Government (40%), B&I (33%), College/University (15%), Hospitals (10%), Corrections (2%)
FAME (Food & Management Enterprise Corp.) generates most of its revenues from managing dining operations. In the past year, the company added an account executive to its management team to oversee operations in the Washington, DC/Virginia/Maryland market. On the menu side, FAME has been successful with a by-the-ounce service platform in its government facility operations.
Senior Dining (70%), Hospitals (20%), K-12 (10%)
NMSC divested its Collegeville Inn Training & Conference Center earlier this year and is looking to acquire healthcare and/or private school food and environemental service companies in the near future. It also launched its Neighborhood Dining program, a trayline alternative that allows residents to choose all meals “restaurant style,” which are then prepared to order and served fresh in courses on china.
B&I (80%), Museums/Performing Arts Centers (15%), Private Clubs (5%)
Traditionally a manager of in-house dining services for law firms, publishing companies, financial institutions and brokerage firms in New York, New Jersey and Pennsylvania, RMA has recently branched into social catering, now about 10% of the business in 2010. Dining operations accounted for 80%. RMA also operates several public restaurants, including the Theater Square Grill at the New Jersey Center Performing Arts Center in Newark.
EAST NORRITON, PA
Hospitals (29%), Corrections (22%), K-12 (19%), Community Service Programs (14%), Military (7%), Senior Dining (5%), Non-Foods Distribution (4%)

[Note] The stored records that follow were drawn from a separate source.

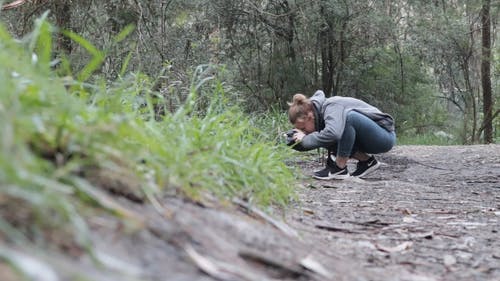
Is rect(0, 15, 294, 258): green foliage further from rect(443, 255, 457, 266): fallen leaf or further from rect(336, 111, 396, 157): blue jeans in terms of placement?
rect(336, 111, 396, 157): blue jeans

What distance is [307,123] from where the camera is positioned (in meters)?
5.31

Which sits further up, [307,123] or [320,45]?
[320,45]

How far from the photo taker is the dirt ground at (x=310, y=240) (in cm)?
125

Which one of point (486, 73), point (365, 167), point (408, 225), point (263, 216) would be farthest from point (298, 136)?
point (486, 73)

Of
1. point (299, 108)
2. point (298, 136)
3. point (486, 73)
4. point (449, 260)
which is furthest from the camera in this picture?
point (486, 73)

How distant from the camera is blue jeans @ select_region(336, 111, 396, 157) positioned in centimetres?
536

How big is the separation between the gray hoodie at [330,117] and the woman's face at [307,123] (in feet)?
0.17

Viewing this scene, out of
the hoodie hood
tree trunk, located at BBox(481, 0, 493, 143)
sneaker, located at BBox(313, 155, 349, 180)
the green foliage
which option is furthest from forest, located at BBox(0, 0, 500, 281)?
tree trunk, located at BBox(481, 0, 493, 143)

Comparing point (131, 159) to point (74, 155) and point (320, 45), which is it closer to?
point (74, 155)

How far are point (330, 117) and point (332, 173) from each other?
50 centimetres

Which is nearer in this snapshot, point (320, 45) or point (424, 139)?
point (320, 45)

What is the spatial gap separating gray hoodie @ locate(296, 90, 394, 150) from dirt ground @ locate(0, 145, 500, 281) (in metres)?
0.67

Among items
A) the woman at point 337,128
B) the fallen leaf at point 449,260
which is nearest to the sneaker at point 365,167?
the woman at point 337,128

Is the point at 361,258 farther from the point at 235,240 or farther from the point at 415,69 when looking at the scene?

Linton's manages onsite dining and supplies preprepared meals for clients in Pennsylvania, New Jersey, Maryland, Delaware and Florida. It also distributes nonfood items like disposables, office products and medical supplies. Providing nutritional information through cafe signage and displays was an emphasis in the past year, as was updating its online ordering platform for community service clients. Growth has been driven by education and corrections.
College/University (78%), B&I (22%)
FSI operates in the college and corporate dining segments, with two-thirds of revenues coming from dining operations. It recently rolled out in-house branding of all of its concepts, improved its marketing materials and website and focused on sustainability, nutrition and “green” disposables.
B&I (48%), Parks/Recreation (25%), College/University (10%), Convention/Conference Centers (5%), Hospitals (5%), K-12 (4%), Government Facilities (3%)
Kosch, which began as a commercial deli operator, now gets about half of its revenues from managing onsite dining operations. The company moved into the parks/recreation segment several years ago and that now represents about a quarter of the business. Over the past year, it added a social media director and focused more resources on internet-based strategies.
Metropolitan's clients include branches of the City University of New York system. A year ago, it successfully launched its Bare Planet Cafe sustainable dining concept at City College of New York, which it now plans to expand to its other sites. It is also expanding its grab-and-go selections like gourmet sandwiches on artisan and whole grain breads and lauched a marketing push using various social media outlets.